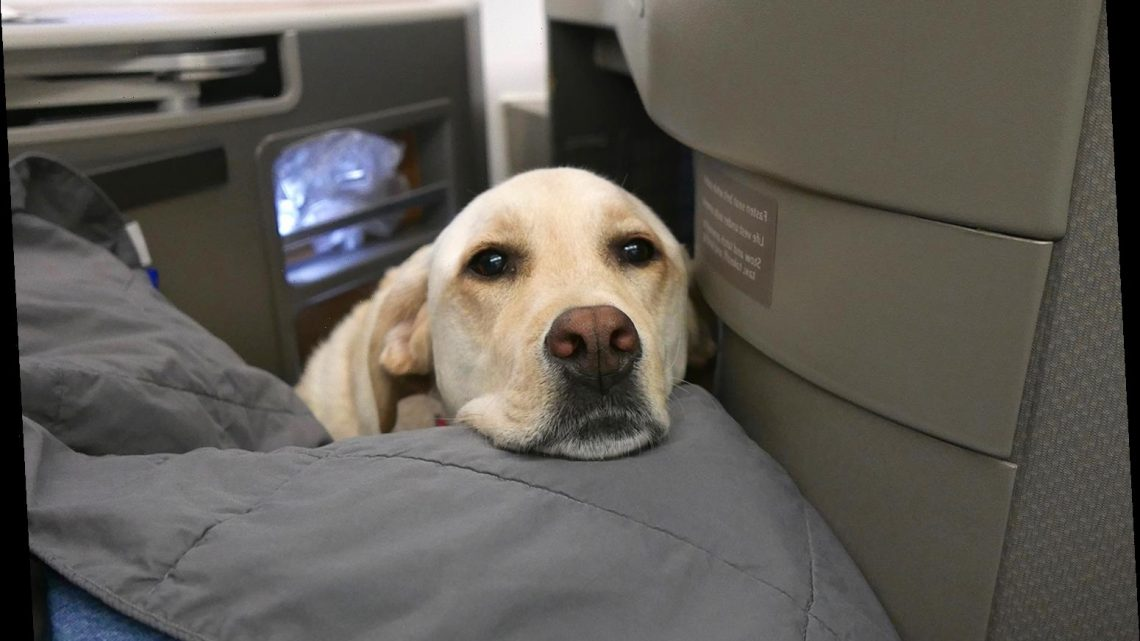American Airlines Will No Longer Allow Emotional Support Animals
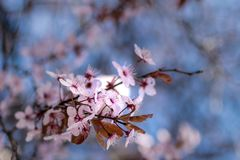 Japanese cherry blossoms against a light blue bokeh background stock photo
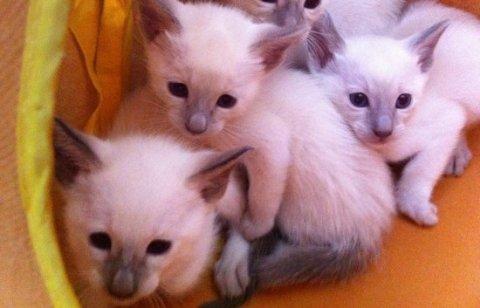 SIAMESE KITTENS FOR GOOD HOME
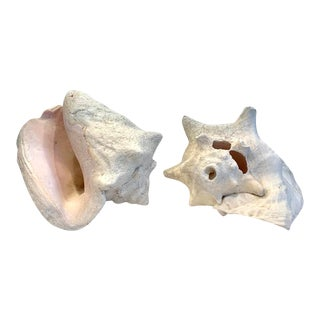 Early 20th Century Large Natural Conch Shells - Set of 2 For Sale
★ ★ ★
__Task details__
Nothing but the lines from the line with "Japanese cherry blossoms" through the end of the listing should appear in the answer, each duplicated exactly, without pictures.

__Worked solution__
 Japanese cherry blossoms against a light blue bokeh background stock photo
 SIAMESE KITTENS FOR GOOD HOME
 Early 20th Century Large Natural Conch Shells - Set of 2 For Sale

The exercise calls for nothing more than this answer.